#### [PROVIDED DATA]
───
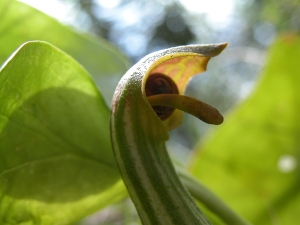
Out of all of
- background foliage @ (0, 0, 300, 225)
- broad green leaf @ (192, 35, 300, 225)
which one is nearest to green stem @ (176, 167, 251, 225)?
background foliage @ (0, 0, 300, 225)

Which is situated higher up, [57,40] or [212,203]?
[57,40]

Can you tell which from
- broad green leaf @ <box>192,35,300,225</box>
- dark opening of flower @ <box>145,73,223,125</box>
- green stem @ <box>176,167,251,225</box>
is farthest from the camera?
broad green leaf @ <box>192,35,300,225</box>

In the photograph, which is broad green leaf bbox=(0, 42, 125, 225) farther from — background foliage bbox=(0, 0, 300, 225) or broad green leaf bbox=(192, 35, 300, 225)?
broad green leaf bbox=(192, 35, 300, 225)

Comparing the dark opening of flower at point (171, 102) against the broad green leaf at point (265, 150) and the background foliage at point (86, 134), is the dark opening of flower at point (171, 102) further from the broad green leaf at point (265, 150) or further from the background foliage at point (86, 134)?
the broad green leaf at point (265, 150)

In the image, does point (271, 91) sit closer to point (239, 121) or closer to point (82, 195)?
point (239, 121)

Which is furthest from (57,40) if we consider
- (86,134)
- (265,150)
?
(265,150)

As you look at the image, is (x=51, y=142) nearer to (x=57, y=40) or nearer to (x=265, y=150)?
(x=57, y=40)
───
#### [GOAL]
Please rewrite the data starting at the line containing "Can you tell which from" and ending at the end of the data, substituting "dark center of flower" for "dark opening of flower" and leaving everything else unchanged.

#### [WRITTEN RESPONSE]
Can you tell which from
- broad green leaf @ <box>192,35,300,225</box>
- dark center of flower @ <box>145,73,223,125</box>
- green stem @ <box>176,167,251,225</box>
is farthest from the camera?
broad green leaf @ <box>192,35,300,225</box>

In the photograph, which is broad green leaf bbox=(0, 42, 125, 225) farther from — background foliage bbox=(0, 0, 300, 225) or broad green leaf bbox=(192, 35, 300, 225)?
broad green leaf bbox=(192, 35, 300, 225)

Comparing the dark center of flower at point (171, 102) against the broad green leaf at point (265, 150) and the background foliage at point (86, 134), is the dark center of flower at point (171, 102) further from the broad green leaf at point (265, 150) or further from the background foliage at point (86, 134)?
the broad green leaf at point (265, 150)

In the image, does point (271, 91) sit closer to point (239, 121) or closer to point (82, 195)?
point (239, 121)

Which is furthest from (57,40) if we consider
- (86,134)
- (265,150)
?
(265,150)

As you look at the image, is (x=51, y=142) nearer to (x=57, y=40) or nearer to (x=265, y=150)?
(x=57, y=40)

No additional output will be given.